A contribuição da Tecnologia, alargando e aproximando os espaços e as distâncias, facultando a demonstração dos postulados científicos através das experiências dos fatos, foi fundamental para a indiferença humana pelos códigos de dignidade e de valorização da própria vida.

O século XX, portanto, herdeiro da revolução filosófico científica do passado, rapidamente aceitou o novo comportamento que se consolidou durante a revolução hippieísta dos anos 60, quando se deram as grandes mudanças de conduta, e as tradições nobres como a família, o casamento, a dignidade, a ordem passaram a ser instituições ultrapassadas.

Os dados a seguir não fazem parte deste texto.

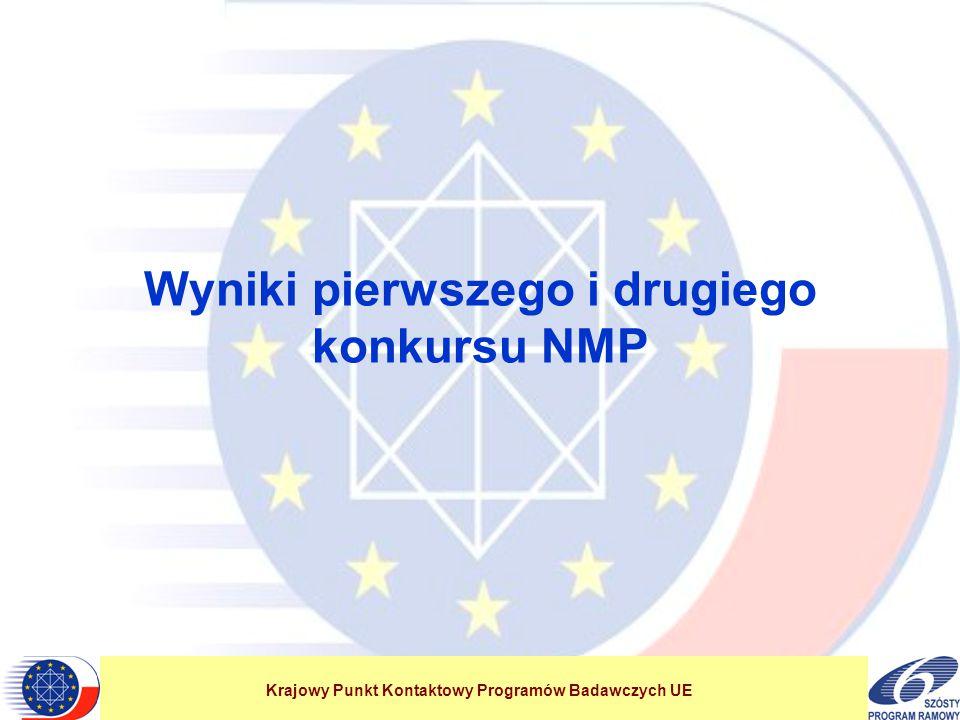 Krajowy Punkt Kontaktowy Programów Badawczych UE Wyniki pierwszego i drugiego konkursu NMP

Irrompendo em avalancha avassaladora, tomou conta da juventude, que se sentia castrada pela intolerância e pelo poder dominador, passando a constituir um novo mundo, um modo diferente de vida...

O aborto, a eutanásia, o suicídio, a agressividade, passaram a ser éticos na linguagem nova, que iria culminar nos homens e mulheres bombas, nos atentados terroristas, no crime organizado, na violência urbana, no alcoolismo exacerbado, no tabagismo, na drogadição e no sexo destituído de qualquer sentido moral e afetivo.

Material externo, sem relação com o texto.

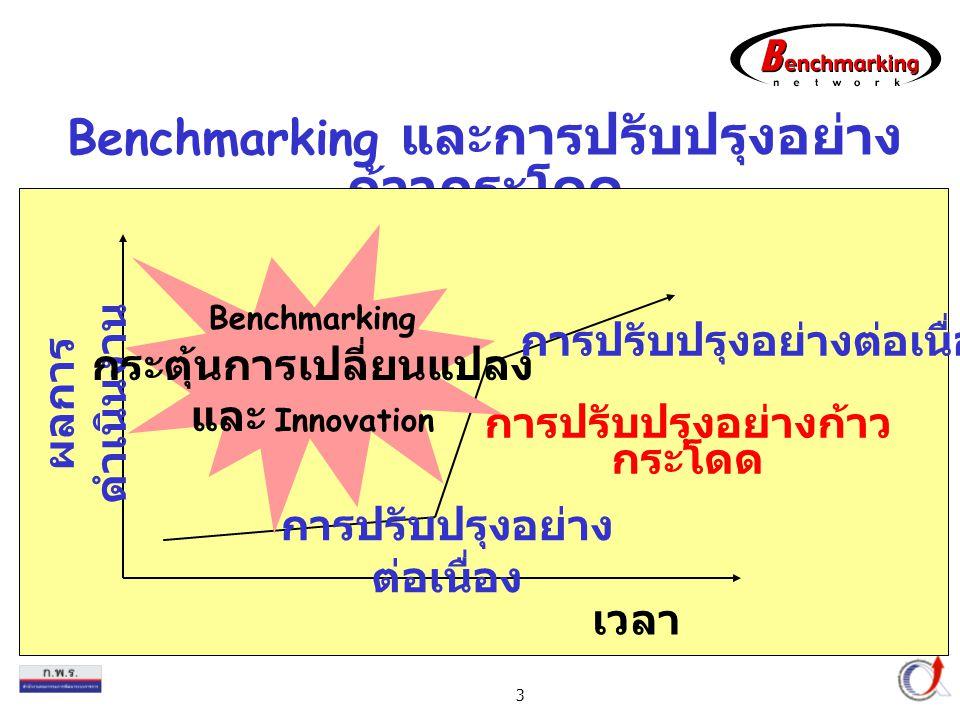 Benchmarking และการปรับปรุงอย่างก้าวกระโดด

Dando-se largas aos instintos primários, o nadaísmo, estimulando o erotismo, coisificou os seres humanos, que passaram a vender-se no mercado da luxúria sem qualquer pudor, sob o disfarce de experiências artísticas, desde que economicamente rentáveis.

Nesse comércio hediondo, em que pouquíssimos logram alcançar os patamares elevados, multidões de jovens inexperientes são devoradas pelas máfias que o administram, passando os tratores da indiferença sobre os corpos e as almas mutiladas daqueles que ficaram vencidos durante as tentativas iniciais.

Inevitavelmente, houve uma total decadência ética da cultura e da civilização, que passaram a adotar os novos deuses do prazer e do engodo, da utopia e da mentira, embora vivendo-se o vazio existencial que leva à depressão e ao suicídio.

Nada obstante, nesse ínterim, surgiu o Espiritismo em 1857, revitalizando a ética moral, baseada nas lições insuperáveis de Jesus, que foram corrompidas pelas ambições e conchavos humanos através dos séculos, desde o dia em que se uniram ao Império Romano, passando de perseguidas a perseguidoras.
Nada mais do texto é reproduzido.